Os pesquisadores descobriram que as pessoas tendem a se lembrar mais de eventos ligados a emoções fortes, mas que os detalhes de tais memórias são muitas vezes suspeitos. Recontar eventos importantes também pode levar a uma falsa crença na precisão da memória.

Um estudo de 2008 descobriu que as emoções negativas, em particular, eram mais propensas a levar à formação de falsas memórias. Outros estudos sugeriram que esse efeito de falsa memória tem menos a ver com emoções negativas e mais a ver com os níveis de excitação.

Um estudo de 2007 descobriu que as falsas memórias eram significativamente mais frequentes durante os períodos de alta excitação do que durante os períodos de baixa excitação, independentemente de o humor ser positivo, negativo ou neutro.

Desinformação

Às vezes, informações precisas se misturam com informações incorretas, o que distorce nossas memórias de eventos. Loftus estuda falsas memórias desde a década de 1970 e seu trabalho revelou as graves consequências que a desinformação pode ter na memória. Em seus estudos, os participantes viram imagens de um acidente de trânsito.

Quando questionados sobre o evento após verem as imagens, os entrevistadores incluíram perguntas sugestivas ou informações enganosas. Quando os participantes foram posteriormente testados em sua memória do acidente, aqueles que receberam informações enganosas eram mais propensos a ter falsas memórias do evento.

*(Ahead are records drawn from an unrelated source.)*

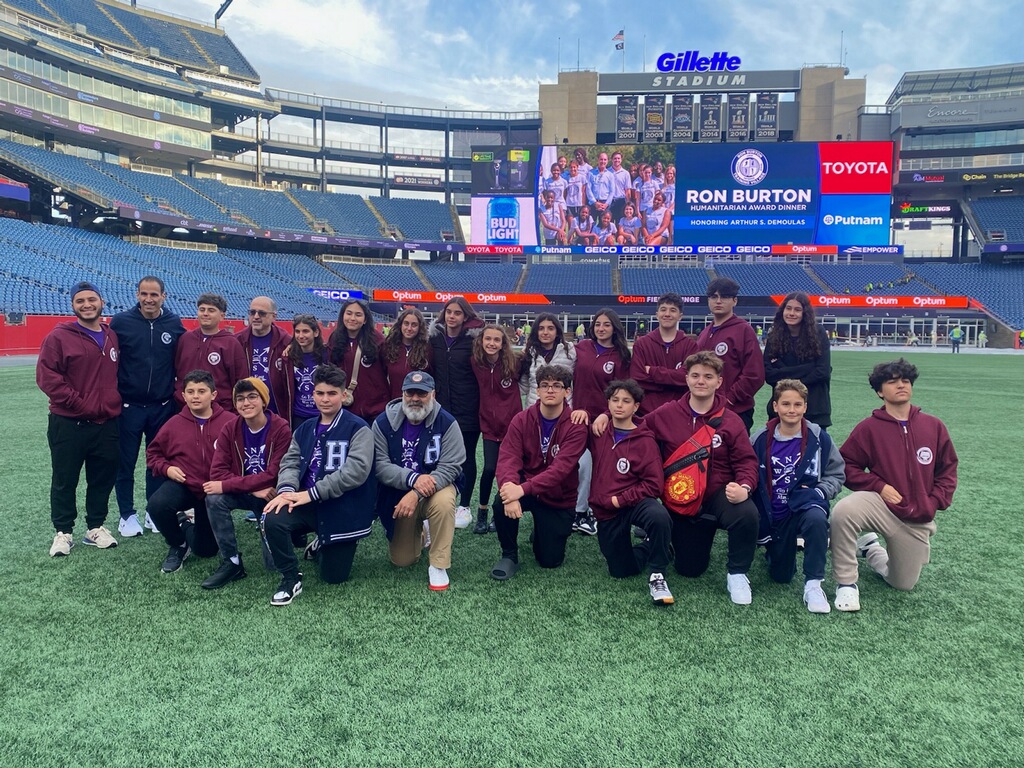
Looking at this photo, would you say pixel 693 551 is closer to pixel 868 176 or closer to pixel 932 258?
pixel 868 176

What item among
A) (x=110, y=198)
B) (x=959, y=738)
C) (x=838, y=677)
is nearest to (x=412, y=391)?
(x=838, y=677)

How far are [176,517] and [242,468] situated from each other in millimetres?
584

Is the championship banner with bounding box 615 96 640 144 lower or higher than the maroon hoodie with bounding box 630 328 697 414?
higher

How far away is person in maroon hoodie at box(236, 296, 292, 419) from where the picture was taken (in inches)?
218

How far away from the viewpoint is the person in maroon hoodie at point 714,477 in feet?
13.3

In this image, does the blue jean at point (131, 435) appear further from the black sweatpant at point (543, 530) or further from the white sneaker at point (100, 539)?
the black sweatpant at point (543, 530)

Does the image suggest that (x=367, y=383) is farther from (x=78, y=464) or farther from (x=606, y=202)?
(x=606, y=202)

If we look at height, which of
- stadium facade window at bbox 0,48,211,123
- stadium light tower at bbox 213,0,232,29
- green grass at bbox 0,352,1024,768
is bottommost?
green grass at bbox 0,352,1024,768

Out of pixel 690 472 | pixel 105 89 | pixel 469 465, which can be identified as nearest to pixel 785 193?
pixel 469 465

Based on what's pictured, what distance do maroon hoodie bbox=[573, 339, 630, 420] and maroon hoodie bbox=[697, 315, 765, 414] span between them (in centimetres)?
74

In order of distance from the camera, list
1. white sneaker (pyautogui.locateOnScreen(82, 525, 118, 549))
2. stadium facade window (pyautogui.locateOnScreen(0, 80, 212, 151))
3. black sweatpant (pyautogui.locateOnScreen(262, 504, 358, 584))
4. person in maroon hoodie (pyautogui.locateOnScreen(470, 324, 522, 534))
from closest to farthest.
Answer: black sweatpant (pyautogui.locateOnScreen(262, 504, 358, 584)) < white sneaker (pyautogui.locateOnScreen(82, 525, 118, 549)) < person in maroon hoodie (pyautogui.locateOnScreen(470, 324, 522, 534)) < stadium facade window (pyautogui.locateOnScreen(0, 80, 212, 151))

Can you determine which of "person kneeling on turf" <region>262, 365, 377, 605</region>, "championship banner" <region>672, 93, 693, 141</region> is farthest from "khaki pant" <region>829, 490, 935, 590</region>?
"championship banner" <region>672, 93, 693, 141</region>

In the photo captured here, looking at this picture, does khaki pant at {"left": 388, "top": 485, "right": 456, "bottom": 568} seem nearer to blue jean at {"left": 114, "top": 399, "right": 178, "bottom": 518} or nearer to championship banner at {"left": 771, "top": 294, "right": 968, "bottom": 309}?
blue jean at {"left": 114, "top": 399, "right": 178, "bottom": 518}

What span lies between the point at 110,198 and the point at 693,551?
138 ft
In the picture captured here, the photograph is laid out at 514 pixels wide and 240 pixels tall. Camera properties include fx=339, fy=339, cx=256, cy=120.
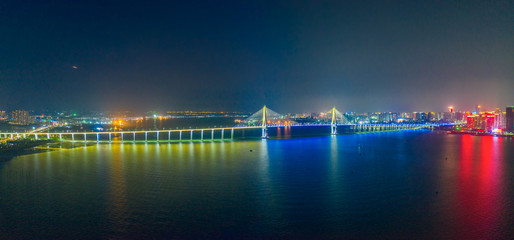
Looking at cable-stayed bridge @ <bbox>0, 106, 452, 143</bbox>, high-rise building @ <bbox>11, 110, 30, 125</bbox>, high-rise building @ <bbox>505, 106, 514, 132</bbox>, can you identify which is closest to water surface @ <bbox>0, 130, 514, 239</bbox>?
cable-stayed bridge @ <bbox>0, 106, 452, 143</bbox>

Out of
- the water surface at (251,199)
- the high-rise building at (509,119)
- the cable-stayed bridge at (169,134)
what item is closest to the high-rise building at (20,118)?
the cable-stayed bridge at (169,134)

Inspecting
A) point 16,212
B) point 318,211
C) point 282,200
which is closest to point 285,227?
point 318,211

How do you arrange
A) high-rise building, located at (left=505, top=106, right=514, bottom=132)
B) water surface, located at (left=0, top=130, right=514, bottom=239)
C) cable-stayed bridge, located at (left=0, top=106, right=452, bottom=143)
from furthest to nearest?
high-rise building, located at (left=505, top=106, right=514, bottom=132) < cable-stayed bridge, located at (left=0, top=106, right=452, bottom=143) < water surface, located at (left=0, top=130, right=514, bottom=239)

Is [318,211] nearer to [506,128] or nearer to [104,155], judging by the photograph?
[104,155]

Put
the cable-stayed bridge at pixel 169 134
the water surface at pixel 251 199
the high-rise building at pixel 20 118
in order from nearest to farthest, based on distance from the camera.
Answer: the water surface at pixel 251 199
the cable-stayed bridge at pixel 169 134
the high-rise building at pixel 20 118

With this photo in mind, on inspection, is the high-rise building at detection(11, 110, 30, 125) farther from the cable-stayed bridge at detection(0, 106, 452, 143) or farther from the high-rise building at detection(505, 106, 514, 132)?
the high-rise building at detection(505, 106, 514, 132)

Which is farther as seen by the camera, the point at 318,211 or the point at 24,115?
the point at 24,115

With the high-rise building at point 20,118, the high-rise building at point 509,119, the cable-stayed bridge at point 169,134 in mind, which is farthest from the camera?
the high-rise building at point 20,118

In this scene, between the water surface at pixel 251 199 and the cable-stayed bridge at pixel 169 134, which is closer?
the water surface at pixel 251 199

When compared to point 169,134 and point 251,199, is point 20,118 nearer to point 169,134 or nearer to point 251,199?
point 169,134

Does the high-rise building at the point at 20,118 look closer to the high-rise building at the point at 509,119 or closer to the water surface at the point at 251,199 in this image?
the water surface at the point at 251,199

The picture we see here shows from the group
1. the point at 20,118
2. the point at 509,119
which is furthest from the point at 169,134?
the point at 20,118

O sério impacto potencial desse efeito de desinformação pode ser facilmente visto na área da justiça criminal, onde os erros podem literalmente significar a diferença entre a vida e a morte. Brainerd e Reyna (2005) sugerem que as falsas lembranças durante o processo de interrogatório são a principal causa de falsas condenações.

Atribuição incorreta

Você já confundiu os detalhes de uma história com os detalhes de outra? Por exemplo, ao contar a um amigo sobre suas últimas férias, você pode relatar erroneamente um incidente ocorrido em umas férias que você tirou há vários anos.

Este é um exemplo de como a atribuição incorreta pode formar memórias falsas. Isso pode envolver a combinação de elementos de diferentes eventos em uma história coesa, lembrando erroneamente onde você obteve uma determinada informação ou até mesmo relembrando eventos imaginários de sua infância e acreditando que eles são reais.

Rastreamento Difuso

Ao formar uma memória, nem sempre nos concentramos nos detalhes essenciais e, em vez disso, lembramos de uma impressão geral do que aconteceu.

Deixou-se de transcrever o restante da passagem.